Abstract

The U.S. Departments of Transportation adopted the AASHTO LRFD Bridge Design Specifications during the year 2007, which is mandated by AASHTO and FHWA. The application of LRFD specification initiated numerous research works in this field. This investigation addresses the LRFD and Standard design methodologies of concrete deck slab, deck overhang, barrier and combined barrier-bridge overhang. The purpose of this study is to propose a simplified manual design approach for the barrier-deck overhang in concrete bridges. For concrete deck slab overhang and barrier, application of National Cooperative Highway Research Program crash test is reviewed. The failure mechanism, design philosophy and load cases including extreme event limit states for barrier and overhang are discussed. The overhang design for the combined effect of bending moment and axial tension is probably the most important part of the design process. The overhang might be a critical design point of the deck with significantly higher amount of reinforcement. The design process becomes complicated due to combined force effect, LRFD crash test level requirement and the existence of several load combinations. Using this program, different LRFD load combinations are plotted together with the interaction diagram and the design is validated.

1. Introduction and Background

For several years American Association of State Highway and Transportation Officials (AASHTO) standard specification [1] has been the main well-recognized bridge design tool in the United States. During the past 25 years, there have been significant developments in the concrete bridge design methods as well as utilization of new concrete materials. Many of the U.S. Departments of Transportation (USDOT) have already started the implementation of the AASHTO Load and Resistance Factor Design (LRFD) Bridge Design Specification [2]. The LRFD is based on the latest developments in structural analysis and materials to assure desired serviceability and ultimate behavior, safety, aesthetics, and economy. It benefits the valuable experiences of the AASHTO Allowable Stress Design (ASD) and Load Factor Design (LFD) methods, which have been in use for more than 70 years.

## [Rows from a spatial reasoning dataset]
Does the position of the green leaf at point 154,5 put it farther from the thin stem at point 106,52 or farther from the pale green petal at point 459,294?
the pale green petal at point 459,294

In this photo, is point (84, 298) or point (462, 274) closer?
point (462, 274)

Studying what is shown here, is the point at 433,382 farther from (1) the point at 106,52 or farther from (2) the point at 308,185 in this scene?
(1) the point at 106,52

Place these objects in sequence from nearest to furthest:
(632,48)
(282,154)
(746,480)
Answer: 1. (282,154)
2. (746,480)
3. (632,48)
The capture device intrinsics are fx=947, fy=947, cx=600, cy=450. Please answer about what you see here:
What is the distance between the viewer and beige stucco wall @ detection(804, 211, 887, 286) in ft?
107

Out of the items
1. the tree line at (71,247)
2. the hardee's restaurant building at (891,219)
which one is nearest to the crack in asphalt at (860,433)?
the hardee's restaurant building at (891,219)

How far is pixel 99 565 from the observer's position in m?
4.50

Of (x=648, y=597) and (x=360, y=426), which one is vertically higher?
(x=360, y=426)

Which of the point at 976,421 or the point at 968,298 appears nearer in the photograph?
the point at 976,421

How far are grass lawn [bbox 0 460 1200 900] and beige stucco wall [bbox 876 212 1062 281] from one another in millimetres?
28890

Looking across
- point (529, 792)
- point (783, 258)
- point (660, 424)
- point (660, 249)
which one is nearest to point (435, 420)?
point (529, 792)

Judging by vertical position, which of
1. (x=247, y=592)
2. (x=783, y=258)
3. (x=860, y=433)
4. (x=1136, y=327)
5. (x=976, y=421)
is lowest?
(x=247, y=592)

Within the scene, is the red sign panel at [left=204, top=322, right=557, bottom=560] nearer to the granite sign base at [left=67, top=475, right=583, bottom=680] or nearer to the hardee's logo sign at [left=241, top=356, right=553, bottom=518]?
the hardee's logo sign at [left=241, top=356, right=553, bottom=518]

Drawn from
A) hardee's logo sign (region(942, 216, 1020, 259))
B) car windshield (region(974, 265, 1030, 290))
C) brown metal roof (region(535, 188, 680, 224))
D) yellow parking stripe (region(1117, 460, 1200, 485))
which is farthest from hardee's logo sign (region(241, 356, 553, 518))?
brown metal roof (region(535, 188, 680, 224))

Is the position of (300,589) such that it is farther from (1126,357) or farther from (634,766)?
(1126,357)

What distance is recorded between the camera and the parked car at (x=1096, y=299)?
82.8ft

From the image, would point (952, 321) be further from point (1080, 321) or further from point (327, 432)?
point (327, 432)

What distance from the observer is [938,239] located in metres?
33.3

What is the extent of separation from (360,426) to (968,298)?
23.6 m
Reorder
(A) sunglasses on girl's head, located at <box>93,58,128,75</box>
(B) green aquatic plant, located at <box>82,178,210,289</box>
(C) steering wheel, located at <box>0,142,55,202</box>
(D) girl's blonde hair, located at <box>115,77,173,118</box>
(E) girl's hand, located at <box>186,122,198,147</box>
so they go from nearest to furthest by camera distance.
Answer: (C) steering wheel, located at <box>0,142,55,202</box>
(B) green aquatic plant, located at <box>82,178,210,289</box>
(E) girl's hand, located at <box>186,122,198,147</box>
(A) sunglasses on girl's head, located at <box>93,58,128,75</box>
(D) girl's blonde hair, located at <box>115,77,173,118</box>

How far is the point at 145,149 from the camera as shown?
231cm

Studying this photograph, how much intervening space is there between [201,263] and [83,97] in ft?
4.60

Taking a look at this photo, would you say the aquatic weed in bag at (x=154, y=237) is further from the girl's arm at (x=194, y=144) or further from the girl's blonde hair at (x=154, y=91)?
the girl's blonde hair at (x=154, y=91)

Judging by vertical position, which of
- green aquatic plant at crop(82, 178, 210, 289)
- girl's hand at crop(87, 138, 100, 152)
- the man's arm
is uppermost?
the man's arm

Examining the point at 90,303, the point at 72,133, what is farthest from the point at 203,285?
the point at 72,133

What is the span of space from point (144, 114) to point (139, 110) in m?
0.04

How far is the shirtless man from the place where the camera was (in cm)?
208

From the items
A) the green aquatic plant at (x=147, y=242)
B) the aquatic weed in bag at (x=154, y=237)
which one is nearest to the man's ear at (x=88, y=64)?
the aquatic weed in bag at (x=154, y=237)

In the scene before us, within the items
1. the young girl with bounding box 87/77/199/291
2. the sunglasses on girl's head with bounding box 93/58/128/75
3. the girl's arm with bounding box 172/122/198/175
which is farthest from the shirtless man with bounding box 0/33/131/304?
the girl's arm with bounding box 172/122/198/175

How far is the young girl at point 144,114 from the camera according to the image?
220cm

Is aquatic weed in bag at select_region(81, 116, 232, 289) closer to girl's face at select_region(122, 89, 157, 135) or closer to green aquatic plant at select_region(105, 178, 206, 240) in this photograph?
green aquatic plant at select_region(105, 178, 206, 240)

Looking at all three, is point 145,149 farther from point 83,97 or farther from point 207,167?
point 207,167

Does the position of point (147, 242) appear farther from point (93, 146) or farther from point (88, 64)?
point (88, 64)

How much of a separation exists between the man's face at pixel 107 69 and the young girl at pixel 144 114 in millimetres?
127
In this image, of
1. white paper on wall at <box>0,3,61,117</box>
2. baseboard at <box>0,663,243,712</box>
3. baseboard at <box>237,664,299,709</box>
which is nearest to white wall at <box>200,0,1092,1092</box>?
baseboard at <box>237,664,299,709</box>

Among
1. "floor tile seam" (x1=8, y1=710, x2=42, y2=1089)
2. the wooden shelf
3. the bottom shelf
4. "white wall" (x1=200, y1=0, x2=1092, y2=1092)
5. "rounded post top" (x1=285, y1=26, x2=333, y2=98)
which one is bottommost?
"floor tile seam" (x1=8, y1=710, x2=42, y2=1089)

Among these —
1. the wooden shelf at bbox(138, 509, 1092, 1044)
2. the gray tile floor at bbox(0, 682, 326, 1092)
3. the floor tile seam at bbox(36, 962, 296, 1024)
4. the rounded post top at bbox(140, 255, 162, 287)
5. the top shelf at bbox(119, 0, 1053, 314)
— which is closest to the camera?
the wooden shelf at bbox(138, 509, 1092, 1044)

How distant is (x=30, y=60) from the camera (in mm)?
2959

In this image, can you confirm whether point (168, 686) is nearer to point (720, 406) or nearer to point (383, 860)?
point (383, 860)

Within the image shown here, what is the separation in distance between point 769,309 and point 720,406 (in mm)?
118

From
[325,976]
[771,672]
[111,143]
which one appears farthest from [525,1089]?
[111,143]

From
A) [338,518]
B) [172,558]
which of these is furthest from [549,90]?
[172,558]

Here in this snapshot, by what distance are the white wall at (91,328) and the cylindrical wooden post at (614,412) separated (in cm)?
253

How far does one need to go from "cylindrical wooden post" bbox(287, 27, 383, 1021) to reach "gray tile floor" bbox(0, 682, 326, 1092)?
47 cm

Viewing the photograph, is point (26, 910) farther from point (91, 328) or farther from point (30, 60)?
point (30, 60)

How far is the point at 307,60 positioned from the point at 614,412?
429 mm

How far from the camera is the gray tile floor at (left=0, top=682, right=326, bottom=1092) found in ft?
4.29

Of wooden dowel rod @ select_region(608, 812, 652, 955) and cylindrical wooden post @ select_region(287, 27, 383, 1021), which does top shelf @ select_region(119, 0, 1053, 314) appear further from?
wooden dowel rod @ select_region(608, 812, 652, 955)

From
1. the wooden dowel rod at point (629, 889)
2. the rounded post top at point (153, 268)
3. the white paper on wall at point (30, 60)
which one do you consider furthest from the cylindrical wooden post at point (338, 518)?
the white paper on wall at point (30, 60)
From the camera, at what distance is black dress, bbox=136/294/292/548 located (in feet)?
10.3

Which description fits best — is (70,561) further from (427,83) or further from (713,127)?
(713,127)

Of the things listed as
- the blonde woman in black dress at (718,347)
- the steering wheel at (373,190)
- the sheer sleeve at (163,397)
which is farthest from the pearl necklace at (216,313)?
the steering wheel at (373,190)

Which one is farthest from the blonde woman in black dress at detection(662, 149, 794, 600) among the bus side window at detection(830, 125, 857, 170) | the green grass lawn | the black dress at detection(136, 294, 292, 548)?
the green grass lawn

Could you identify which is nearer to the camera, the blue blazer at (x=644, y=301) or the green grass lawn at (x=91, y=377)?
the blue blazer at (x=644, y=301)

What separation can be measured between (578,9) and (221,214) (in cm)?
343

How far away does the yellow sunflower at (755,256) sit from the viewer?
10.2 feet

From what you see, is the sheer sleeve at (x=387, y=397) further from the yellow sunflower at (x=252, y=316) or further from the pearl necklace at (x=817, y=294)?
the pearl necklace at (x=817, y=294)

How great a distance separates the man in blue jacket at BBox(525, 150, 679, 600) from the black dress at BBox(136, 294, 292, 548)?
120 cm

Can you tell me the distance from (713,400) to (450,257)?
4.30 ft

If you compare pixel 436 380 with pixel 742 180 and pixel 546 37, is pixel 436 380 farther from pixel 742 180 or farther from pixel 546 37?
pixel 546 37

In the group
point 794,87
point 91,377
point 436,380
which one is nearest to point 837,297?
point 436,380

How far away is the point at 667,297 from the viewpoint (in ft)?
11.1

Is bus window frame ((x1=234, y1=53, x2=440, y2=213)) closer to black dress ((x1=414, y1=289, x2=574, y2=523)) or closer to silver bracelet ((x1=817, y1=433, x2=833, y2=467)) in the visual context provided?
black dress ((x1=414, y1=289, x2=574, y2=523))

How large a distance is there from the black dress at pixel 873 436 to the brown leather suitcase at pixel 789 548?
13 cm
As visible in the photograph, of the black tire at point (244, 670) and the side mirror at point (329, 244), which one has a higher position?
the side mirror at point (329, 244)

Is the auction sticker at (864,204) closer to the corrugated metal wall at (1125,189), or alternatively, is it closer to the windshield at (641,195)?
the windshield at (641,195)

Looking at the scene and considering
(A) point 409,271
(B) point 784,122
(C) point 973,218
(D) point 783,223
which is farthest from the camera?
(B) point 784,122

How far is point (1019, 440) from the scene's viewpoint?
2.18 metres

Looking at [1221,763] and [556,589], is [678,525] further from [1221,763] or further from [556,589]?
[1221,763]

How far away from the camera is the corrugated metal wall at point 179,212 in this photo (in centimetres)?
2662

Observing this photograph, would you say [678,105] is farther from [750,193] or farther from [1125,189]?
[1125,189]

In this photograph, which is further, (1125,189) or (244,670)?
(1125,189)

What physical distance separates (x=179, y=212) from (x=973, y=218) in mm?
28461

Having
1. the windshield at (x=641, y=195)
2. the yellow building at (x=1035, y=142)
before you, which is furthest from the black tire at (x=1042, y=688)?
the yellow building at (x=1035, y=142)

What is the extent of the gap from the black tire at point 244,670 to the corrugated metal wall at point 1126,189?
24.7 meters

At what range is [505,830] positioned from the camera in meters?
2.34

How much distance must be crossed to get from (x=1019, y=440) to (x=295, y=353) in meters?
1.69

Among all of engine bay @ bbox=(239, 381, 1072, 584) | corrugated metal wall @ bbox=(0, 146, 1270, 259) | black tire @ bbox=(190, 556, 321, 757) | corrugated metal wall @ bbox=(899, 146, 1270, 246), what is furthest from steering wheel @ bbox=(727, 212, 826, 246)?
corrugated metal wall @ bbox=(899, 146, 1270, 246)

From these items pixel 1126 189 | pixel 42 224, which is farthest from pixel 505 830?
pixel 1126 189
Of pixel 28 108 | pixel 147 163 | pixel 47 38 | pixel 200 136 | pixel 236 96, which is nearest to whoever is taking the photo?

## [Written problem 1]
Decide whether each statement agrees with the bridge design text. Answer yes or no for each, and quote the deciding words of the text.
(a) The U.S. Departments of Transportation adopted the AASHTO LRFD Bridge Design Specifications in 2007.
(b) The overhang design for combined bending moment and axial tension is called a minor part of the design process.
(c) The AASHTO ASD and LFD methods have been in use for fewer than 50 years.
## [Written problem 2]
Pull out every line of the records that contains the word "young".

## [Correct response 1]
(a) Yes: "adopted the AASHTO LRFD Bridge Design Specifications during the year 2007"
(b) No: "is probably the most important part of the design process"
(c) No: "which have been in use for more than 70 years"

## [Correct response 2]
1. the young girl with bounding box 87/77/199/291
How far is the young girl at point 144,114 from the camera according to the image?
How much of a separation exists between the man's face at pixel 107 69 and the young girl at pixel 144 114 in millimetres?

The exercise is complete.